STUDY TEXT:
'''

This system is used to easily specify that some particular operations (e.g., heavy computations) are going to be executed on the remotes.

To illustrate the difference between quoted and non-quoted code, the following code generates a huge random matrix locally and sends it to the worker, which may not be desired (the data transfer takes a lot of precious time):

julia> save_at(2, :mtx, randn(1000, 1000))

On the remote worker 2, this will be executed as something like mtx = [0.384478, 0.763806, -0.885208, …] .

If you quote the parameter, it is not going to be evaluated on the main worker, but rather goes unevaluated and "packed" as an expression to the remote, which unpacks and evaluates it by itself:

julia> save_at(2, :mtx, :(randn(1000,1000)))

The data transfer is minimized to a few-byte expression randn(1000,1000). On the remote, this is executed properly as mtx = randn(1000, 1000).

'''

QUESTIONS:
1. Sum up the save_at excerpt in two sentences.
2. According to the save_at excerpt, what happens to a quoted parameter once it reaches the remote?
3. Please transcribe the save_at excerpt, starting with "This system is" and going on through "save_at(2, :mtx, :(randn(1000,1000)))".

[Extracted records]
'''

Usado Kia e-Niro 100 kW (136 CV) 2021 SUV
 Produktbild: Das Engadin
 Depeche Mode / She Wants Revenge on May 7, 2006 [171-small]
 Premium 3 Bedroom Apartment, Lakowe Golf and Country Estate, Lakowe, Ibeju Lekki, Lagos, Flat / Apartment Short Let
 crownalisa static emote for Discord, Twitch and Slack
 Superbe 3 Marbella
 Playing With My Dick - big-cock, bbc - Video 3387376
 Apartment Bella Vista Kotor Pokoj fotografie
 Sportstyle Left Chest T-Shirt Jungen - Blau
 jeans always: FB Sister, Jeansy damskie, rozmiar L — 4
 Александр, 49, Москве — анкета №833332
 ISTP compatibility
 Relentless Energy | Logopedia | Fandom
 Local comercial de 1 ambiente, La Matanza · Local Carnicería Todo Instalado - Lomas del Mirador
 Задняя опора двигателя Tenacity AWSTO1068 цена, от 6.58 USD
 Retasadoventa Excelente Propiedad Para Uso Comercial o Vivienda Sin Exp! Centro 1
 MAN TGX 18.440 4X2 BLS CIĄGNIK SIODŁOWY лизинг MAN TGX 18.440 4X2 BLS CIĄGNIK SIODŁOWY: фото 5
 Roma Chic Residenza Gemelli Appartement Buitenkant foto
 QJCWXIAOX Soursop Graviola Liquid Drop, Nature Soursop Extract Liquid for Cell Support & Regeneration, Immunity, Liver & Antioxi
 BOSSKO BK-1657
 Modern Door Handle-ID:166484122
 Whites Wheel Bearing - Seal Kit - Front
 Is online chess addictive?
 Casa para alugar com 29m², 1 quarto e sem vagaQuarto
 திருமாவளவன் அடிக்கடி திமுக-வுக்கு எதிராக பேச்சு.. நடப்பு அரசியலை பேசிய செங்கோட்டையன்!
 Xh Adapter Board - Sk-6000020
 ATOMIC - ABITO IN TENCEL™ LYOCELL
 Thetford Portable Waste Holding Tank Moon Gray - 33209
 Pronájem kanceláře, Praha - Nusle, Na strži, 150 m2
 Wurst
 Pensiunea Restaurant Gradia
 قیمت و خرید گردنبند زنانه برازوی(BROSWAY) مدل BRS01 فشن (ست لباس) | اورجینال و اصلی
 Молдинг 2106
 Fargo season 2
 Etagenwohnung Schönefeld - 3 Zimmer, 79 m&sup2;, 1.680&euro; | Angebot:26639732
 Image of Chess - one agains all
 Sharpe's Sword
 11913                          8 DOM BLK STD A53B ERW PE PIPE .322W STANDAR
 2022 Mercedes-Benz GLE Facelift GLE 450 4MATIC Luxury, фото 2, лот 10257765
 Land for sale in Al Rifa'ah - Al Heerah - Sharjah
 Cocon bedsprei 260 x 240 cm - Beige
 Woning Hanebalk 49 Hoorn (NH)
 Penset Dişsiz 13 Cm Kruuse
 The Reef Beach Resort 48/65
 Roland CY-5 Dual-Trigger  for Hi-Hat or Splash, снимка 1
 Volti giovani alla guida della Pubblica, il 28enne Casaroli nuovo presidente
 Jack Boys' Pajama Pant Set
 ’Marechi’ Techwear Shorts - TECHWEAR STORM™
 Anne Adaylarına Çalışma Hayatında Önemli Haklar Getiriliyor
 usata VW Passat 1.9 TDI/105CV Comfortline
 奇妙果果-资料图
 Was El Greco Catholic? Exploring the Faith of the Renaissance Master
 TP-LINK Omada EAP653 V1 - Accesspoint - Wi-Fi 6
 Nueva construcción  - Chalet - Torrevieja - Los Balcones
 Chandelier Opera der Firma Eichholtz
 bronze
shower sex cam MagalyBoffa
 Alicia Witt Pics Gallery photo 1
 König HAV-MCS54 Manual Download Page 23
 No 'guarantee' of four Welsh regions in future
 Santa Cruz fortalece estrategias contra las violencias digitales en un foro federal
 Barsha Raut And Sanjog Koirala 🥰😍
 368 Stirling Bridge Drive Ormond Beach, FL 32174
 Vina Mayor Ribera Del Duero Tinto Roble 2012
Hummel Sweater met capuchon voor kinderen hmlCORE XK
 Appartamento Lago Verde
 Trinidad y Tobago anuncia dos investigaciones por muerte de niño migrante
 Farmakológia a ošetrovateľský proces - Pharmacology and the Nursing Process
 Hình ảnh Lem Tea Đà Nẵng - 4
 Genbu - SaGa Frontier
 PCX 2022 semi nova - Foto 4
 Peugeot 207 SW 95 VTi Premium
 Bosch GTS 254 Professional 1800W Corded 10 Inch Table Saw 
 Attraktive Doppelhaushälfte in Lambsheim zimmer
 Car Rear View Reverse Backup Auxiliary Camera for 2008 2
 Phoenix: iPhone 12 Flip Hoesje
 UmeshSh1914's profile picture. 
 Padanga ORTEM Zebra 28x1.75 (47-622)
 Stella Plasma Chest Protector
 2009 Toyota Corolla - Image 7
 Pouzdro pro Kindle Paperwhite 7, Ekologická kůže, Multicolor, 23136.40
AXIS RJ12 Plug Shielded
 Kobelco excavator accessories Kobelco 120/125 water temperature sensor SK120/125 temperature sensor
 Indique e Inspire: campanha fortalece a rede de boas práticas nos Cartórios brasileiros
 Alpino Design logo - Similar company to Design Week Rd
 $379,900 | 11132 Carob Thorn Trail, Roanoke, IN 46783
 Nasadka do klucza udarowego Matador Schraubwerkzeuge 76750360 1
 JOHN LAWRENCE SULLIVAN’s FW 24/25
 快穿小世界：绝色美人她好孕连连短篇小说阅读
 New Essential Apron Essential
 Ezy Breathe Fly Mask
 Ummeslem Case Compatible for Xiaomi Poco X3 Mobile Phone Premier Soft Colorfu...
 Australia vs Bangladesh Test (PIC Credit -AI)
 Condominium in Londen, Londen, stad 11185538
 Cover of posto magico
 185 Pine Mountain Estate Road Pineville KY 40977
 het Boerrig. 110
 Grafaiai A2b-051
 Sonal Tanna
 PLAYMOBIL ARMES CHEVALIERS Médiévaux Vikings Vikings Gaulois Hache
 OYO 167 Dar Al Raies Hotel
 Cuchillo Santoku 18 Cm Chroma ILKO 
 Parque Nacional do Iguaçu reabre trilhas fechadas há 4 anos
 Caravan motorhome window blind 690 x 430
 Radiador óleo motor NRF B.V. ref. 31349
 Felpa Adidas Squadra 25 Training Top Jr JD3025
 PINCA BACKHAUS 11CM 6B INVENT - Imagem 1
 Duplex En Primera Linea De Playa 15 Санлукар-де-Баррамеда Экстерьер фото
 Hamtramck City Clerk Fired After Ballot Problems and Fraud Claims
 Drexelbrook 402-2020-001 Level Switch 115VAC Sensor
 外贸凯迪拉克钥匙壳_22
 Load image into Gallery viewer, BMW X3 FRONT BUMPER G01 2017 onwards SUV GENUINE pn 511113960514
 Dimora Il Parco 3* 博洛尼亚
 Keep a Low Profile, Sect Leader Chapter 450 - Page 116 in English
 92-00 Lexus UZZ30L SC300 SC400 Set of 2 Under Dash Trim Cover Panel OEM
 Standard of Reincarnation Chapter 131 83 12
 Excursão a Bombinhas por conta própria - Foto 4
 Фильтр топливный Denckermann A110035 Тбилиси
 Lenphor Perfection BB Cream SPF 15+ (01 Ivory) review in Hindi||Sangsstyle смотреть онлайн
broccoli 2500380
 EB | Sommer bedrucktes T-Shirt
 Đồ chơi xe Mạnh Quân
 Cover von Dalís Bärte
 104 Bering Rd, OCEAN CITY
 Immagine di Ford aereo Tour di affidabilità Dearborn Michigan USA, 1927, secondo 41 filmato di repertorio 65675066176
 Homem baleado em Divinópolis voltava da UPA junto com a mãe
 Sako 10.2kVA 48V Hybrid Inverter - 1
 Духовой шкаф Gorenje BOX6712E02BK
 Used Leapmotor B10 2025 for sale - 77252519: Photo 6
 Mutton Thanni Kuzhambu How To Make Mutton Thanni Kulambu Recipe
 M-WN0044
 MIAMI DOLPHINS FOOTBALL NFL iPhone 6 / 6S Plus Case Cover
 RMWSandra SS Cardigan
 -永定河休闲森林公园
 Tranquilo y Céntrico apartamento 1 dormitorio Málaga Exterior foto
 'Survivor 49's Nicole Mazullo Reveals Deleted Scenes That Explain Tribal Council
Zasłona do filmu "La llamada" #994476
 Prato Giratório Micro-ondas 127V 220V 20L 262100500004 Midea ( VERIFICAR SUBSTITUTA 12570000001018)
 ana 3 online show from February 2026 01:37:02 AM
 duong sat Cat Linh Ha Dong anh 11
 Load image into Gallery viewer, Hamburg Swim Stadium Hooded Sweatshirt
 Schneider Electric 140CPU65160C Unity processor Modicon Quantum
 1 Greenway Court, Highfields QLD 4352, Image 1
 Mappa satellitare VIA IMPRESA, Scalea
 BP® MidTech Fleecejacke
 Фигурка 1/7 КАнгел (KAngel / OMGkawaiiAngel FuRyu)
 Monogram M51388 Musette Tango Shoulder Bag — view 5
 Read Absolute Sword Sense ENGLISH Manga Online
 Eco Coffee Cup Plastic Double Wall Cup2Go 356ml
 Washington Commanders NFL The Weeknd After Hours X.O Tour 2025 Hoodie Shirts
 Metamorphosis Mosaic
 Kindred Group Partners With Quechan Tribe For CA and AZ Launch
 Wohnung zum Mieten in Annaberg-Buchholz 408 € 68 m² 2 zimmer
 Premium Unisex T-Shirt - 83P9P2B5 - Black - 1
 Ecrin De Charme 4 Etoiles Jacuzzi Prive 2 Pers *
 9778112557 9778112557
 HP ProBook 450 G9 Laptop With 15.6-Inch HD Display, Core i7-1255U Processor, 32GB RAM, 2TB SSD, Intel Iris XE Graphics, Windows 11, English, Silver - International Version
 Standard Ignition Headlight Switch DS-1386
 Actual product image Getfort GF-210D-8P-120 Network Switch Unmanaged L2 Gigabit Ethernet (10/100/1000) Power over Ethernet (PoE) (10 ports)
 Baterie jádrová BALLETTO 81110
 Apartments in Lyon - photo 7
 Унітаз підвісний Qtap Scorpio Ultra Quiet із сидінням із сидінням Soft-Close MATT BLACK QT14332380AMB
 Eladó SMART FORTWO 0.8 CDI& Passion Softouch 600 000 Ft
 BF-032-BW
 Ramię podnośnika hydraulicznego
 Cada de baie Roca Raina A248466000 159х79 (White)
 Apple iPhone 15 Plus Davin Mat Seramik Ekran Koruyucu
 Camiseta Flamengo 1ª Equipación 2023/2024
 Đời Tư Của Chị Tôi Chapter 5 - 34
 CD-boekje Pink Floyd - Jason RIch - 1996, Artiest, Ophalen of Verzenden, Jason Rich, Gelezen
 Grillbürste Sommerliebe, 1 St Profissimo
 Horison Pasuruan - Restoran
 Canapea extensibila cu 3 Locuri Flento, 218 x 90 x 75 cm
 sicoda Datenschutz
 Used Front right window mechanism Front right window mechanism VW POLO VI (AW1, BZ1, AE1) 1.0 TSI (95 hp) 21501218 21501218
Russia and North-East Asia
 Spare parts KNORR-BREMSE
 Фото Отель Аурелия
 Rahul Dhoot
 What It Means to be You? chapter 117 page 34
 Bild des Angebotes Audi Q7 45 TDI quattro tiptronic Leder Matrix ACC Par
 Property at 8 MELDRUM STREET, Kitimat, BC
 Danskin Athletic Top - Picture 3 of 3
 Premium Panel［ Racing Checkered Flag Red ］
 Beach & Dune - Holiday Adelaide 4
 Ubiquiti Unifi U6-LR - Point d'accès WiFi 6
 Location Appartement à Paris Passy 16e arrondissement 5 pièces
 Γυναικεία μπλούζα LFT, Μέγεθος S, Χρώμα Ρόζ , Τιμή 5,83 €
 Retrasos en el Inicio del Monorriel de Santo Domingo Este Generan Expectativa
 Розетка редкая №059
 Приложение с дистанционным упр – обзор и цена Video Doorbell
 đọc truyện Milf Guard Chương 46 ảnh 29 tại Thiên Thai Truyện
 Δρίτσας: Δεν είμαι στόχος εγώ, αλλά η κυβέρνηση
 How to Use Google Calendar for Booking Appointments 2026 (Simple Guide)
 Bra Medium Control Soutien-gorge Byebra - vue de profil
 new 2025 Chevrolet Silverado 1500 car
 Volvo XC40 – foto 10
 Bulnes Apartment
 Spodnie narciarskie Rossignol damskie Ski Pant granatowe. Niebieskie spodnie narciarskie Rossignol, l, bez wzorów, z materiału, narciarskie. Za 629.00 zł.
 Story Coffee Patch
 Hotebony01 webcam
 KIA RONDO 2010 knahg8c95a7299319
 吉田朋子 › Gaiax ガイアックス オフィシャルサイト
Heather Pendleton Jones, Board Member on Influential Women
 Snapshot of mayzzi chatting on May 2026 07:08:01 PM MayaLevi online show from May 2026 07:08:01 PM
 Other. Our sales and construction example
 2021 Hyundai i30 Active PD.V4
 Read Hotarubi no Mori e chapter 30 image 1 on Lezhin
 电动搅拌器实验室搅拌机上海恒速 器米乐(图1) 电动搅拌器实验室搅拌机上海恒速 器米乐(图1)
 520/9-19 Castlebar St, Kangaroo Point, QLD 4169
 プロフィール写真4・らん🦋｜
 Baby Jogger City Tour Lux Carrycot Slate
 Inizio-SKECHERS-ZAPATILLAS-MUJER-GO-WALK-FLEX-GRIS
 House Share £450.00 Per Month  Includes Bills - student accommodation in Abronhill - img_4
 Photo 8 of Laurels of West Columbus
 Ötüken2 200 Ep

'''

YOUR WRITTEN ANSWERS:
1. Passing an unquoted argument such as randn(1000, 1000) to save_at generates the large random matrix locally and sends it to worker 2, which may waste precious time on data transfer. Quoting the parameter instead sends it unevaluated as a few-byte expression that the remote unpacks and evaluates itself, running mtx = randn(1000, 1000) there.

2. The remote unpacks it and evaluates it by itself.

3.
This system is used to easily specify that some particular operations (e.g., heavy computations) are going to be executed on the remotes.

To illustrate the difference between quoted and non-quoted code, the following code generates a huge random matrix locally and sends it to the worker, which may not be desired (the data transfer takes a lot of precious time):

julia> save_at(2, :mtx, randn(1000, 1000))

On the remote worker 2, this will be executed as something like mtx = [0.384478, 0.763806, -0.885208, …] .

If you quote the parameter, it is not going to be evaluated on the main worker, but rather goes unevaluated and "packed" as an expression to the remote, which unpacks and evaluates it by itself:

julia> save_at(2, :mtx, :(randn(1000,1000)))